Data items
>>>>>

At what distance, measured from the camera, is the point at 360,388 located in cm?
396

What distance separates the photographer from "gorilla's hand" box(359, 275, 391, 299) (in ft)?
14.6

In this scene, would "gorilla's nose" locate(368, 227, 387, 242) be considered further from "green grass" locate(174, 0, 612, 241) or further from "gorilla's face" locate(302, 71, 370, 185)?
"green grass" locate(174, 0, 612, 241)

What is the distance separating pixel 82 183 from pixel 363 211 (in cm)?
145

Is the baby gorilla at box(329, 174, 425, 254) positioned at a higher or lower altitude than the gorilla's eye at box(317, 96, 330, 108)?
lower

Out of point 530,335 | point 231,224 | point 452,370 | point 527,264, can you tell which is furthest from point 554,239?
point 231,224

<<<<<
>>>>>

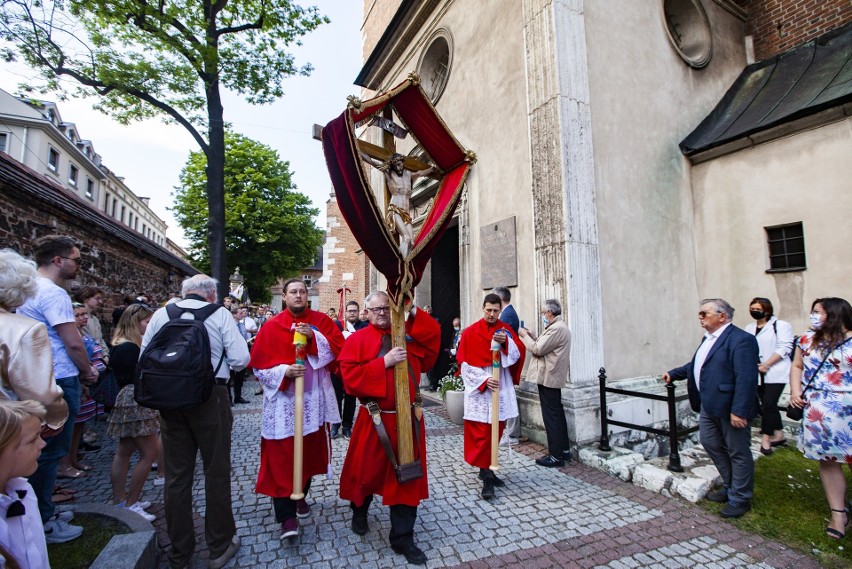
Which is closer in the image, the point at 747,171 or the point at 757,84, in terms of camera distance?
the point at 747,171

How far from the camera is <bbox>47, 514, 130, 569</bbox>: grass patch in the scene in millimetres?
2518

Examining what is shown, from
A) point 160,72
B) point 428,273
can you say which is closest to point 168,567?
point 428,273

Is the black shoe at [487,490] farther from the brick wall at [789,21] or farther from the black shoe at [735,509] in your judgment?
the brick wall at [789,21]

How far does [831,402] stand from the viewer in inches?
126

<<<<<
>>>>>

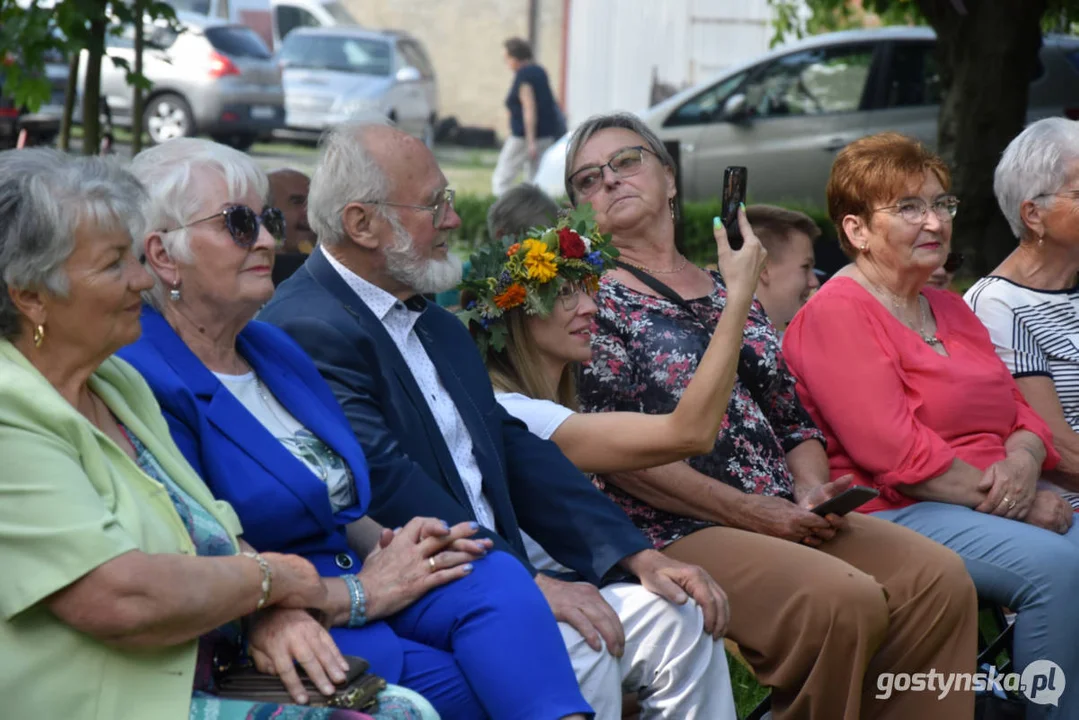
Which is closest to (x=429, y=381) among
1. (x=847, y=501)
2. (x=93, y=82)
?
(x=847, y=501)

<<<<<

→ **DIRECTIONS**: Locate each line in the entries above that contains the word "wall", treating uppercase and lowercase as different, and copy those lines.

→ **SOLUTION FOR THIS TASK**:
Is the black shoe at [487,490] farther from the brick wall at [789,21] or farther from the black shoe at [735,509] in your judgment?
the brick wall at [789,21]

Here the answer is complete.